Slow is better than fast for states interested in single-payer, UMass Medical School expert says

May 15, 2017

As the Senate debate of the American Health Care Act (AHCA) heats up in Washington, D.C, legislators, health care leaders and the American public are calling for a serious discussion on moving to a single-payer health system.

Aetna CEO Mark Bertolini on May 11 told employees in a private meeting that the nation needs to begin to debate single-payer, according to And in a New Jersey town hall meeting just a day earlier, constituents of Rep. Tom MacArthur argued in favor of the government-funded health system.

States like New York and California are already considering whether to move to a single-payer, government-funded health system. In New York, an act that would create a state-run insurance program is being examined by the state Senate. And a California proposal has passed the state’s Senate Health Committee.

While it is possible for states to roll out their own single-payer systems, Vermont’s experience crafting such a plan provides some valuable lessons, notes Katharine London, MS, a top health care policy expert at UMass Medical School.

INFORMATION GIVEN ▸
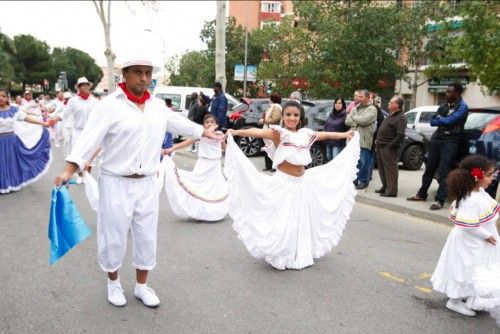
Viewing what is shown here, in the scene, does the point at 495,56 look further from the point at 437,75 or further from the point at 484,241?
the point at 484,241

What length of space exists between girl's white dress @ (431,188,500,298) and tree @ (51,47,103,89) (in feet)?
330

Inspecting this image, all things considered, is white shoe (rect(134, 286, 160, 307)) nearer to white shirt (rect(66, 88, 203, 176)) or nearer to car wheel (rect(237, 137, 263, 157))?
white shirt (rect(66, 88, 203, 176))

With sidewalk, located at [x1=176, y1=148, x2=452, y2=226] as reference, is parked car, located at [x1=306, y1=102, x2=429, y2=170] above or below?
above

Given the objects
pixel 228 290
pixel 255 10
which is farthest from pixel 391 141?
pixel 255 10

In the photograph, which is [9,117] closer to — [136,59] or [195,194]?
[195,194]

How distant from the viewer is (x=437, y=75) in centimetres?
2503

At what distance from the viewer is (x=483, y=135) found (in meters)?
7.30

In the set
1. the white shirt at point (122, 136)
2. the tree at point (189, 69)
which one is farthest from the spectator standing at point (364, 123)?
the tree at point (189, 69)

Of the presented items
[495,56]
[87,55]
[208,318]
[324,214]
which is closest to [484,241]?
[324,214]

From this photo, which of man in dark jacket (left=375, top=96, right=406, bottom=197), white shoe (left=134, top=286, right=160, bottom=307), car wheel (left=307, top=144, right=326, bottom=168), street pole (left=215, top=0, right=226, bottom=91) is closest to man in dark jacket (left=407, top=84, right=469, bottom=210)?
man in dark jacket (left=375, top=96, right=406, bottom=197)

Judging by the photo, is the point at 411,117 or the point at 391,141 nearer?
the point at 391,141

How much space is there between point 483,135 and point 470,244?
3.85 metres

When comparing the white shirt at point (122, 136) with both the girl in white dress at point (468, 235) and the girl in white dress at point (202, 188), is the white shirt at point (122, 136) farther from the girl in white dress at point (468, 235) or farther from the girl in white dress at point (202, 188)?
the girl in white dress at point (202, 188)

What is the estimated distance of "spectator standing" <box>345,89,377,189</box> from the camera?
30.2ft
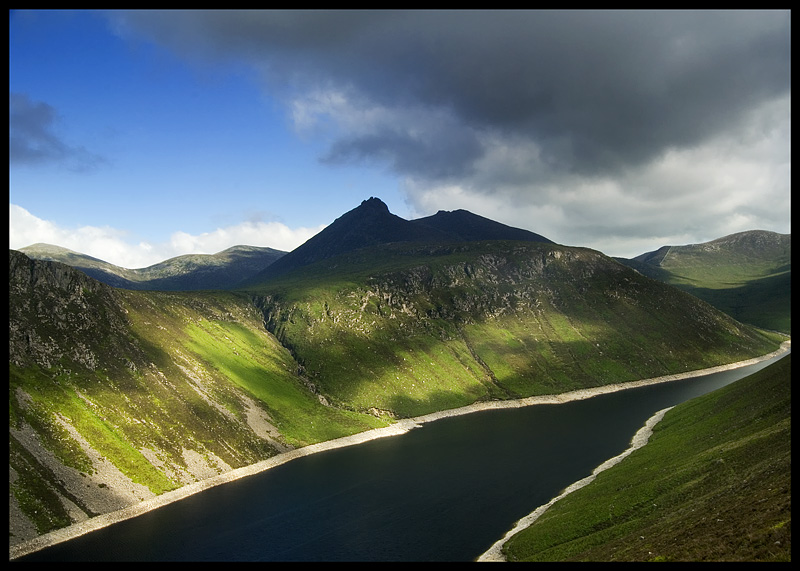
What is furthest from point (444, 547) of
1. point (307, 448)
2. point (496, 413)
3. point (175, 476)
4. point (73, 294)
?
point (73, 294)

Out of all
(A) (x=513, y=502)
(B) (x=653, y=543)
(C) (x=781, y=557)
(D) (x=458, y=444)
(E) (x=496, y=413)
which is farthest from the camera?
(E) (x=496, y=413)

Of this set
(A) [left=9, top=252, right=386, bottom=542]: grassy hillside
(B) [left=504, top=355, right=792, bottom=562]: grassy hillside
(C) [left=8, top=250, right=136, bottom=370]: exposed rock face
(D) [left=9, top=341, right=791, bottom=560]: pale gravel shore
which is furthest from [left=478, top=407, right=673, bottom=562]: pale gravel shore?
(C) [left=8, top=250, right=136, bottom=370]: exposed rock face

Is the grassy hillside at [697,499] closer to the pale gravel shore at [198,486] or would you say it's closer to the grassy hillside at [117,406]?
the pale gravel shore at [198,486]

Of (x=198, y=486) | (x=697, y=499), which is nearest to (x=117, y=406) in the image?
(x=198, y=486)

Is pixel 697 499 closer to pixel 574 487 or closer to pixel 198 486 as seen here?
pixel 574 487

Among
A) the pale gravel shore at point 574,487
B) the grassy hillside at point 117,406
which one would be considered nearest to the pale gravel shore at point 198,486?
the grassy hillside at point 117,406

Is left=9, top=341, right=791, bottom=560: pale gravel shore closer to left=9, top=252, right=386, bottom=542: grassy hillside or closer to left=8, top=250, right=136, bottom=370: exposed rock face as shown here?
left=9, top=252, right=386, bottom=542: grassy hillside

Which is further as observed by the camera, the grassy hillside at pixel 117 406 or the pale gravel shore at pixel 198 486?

YOUR INSTRUCTIONS ▸
Can you return, word for word, the part of the single-payer article above between "States like New" and "UMass Medical School.", inclusive?

EXERCISE RESULT ▸
States like New York and California are already considering whether to move to a single-payer, government-funded health system. In New York, an act that would create a state-run insurance program is being examined by the state Senate. And a California proposal has passed the state’s Senate Health Committee.

While it is possible for states to roll out their own single-payer systems, Vermont’s experience crafting such a plan provides some valuable lessons, notes Katharine London, MS, a top health care policy expert at UMass Medical School.